— START SELECTED EXTRACT —

The resulting face-off is consuming fans in the Pacific Northwest, with Major League Soccer often being portrayed as a greedy, money-grubbing overlord. It’s an unfair depiction, but it’s also understandable given the passion fans have for something they’ve created. One Portland fan site author summoned Orwellian cynicism in depicting an over-marketed Cup future (while ironically tagging the post “Cascadian Exceptionalism”). A Seattle fan blog’s more even-handed coverage acknowledged MLS’s latest comments are “far short of what supporters were hoping to hear.” One Vancouver blog described fan reaction as “vitriolic”. (Those SBNation blogs are seriously great fan sites.)

Clearly, passions are high. Commissioner Garber addressed the situation yesterday in Indianapolis, admitting the league has “not done a good enough job communicating with the fans in the Pacific Northwest”:

“The goal is to have a trademark that’s managed, so that we – the league that has its teams playing in the Cascadia Cup – can ensure that that trademark is managed properly. That it’s not exploited by people that shouldn’t be exploiting it. That it’s not offered to those that might not have the right to be associated with Major League Soccer.”

Garber went on to explain why he feels Major League Soccer, not the fan groups, should dot he managing:

“[MLS can] ensure that it’s controlled. Prospective fan groups, in theory, could offer that trademark to a competitive sponsor … They can take that trademark and sell it to a promoter. They can produce merchandise that’s not merchandise that we would want associated with our teams or with our league. There are so many things that go into intellectual property management.”

— END SELECTED EXTRACT —
— START SUPPLIED RECORDS —

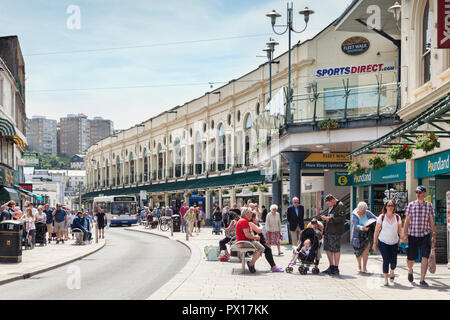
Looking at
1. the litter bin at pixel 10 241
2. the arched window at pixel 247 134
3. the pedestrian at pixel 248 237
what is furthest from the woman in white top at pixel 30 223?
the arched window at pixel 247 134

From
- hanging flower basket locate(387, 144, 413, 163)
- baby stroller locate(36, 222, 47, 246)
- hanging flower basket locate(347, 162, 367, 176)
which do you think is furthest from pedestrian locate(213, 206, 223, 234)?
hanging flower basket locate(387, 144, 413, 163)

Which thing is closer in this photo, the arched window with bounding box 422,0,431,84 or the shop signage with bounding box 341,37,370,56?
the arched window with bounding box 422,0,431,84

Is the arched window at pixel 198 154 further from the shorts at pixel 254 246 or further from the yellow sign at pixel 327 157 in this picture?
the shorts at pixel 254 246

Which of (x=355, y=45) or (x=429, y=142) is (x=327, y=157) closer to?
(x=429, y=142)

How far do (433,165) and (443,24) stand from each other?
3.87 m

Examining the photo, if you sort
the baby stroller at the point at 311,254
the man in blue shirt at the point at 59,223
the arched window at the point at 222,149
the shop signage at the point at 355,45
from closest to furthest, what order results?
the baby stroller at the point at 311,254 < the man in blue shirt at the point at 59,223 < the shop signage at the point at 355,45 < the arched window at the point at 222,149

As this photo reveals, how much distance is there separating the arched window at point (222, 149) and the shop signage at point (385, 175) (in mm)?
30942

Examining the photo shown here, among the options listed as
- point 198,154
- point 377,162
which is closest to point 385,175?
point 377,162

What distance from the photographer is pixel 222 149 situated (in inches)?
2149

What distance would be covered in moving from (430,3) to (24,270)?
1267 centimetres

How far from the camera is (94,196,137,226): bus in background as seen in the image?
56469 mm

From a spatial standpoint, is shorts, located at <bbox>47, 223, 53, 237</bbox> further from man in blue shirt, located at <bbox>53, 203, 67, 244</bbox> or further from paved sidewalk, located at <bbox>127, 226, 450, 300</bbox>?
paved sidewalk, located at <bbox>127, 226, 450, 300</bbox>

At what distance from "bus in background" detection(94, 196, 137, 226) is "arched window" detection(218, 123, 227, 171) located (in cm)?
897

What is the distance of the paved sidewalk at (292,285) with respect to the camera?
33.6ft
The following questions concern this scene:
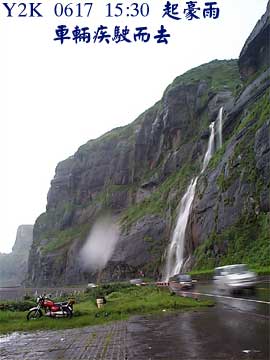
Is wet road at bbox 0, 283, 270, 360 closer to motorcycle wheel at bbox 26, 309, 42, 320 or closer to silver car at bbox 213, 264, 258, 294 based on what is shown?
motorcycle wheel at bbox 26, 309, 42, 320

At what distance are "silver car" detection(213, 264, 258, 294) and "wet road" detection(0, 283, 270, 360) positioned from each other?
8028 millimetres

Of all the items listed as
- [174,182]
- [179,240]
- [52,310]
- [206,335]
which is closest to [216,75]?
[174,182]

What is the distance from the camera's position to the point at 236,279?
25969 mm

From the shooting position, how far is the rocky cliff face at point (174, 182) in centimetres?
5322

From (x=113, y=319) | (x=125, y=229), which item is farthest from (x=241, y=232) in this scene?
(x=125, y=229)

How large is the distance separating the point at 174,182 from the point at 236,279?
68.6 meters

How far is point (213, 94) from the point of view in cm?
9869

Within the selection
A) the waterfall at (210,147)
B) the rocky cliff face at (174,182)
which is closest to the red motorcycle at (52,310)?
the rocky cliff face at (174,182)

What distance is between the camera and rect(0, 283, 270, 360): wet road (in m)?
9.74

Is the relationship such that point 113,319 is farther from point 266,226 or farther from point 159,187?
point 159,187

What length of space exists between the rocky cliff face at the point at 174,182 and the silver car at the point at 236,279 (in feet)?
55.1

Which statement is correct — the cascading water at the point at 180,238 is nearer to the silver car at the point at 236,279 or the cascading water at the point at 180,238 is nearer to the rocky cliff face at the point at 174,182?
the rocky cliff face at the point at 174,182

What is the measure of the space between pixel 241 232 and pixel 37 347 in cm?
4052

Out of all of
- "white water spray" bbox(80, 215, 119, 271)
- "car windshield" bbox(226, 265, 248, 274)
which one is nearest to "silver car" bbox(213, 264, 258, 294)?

— END SUPPLIED RECORDS —

* **WORK REQUIRED**:
Reproduce word for word the part of the Cascadia Cup trademark text starting with "The resulting face-off" and going on through "great fan sites.)".

* **EXERCISE RESPONSE**:
The resulting face-off is consuming fans in the Pacific Northwest, with Major League Soccer often being portrayed as a greedy, money-grubbing overlord. It’s an unfair depiction, but it’s also understandable given the passion fans have for something they’ve created. One Portland fan site author summoned Orwellian cynicism in depicting an over-marketed Cup future (while ironically tagging the post “Cascadian Exceptionalism”). A Seattle fan blog’s more even-handed coverage acknowledged MLS’s latest comments are “far short of what supporters were hoping to hear.” One Vancouver blog described fan reaction as “vitriolic”. (Those SBNation blogs are seriously great fan sites.)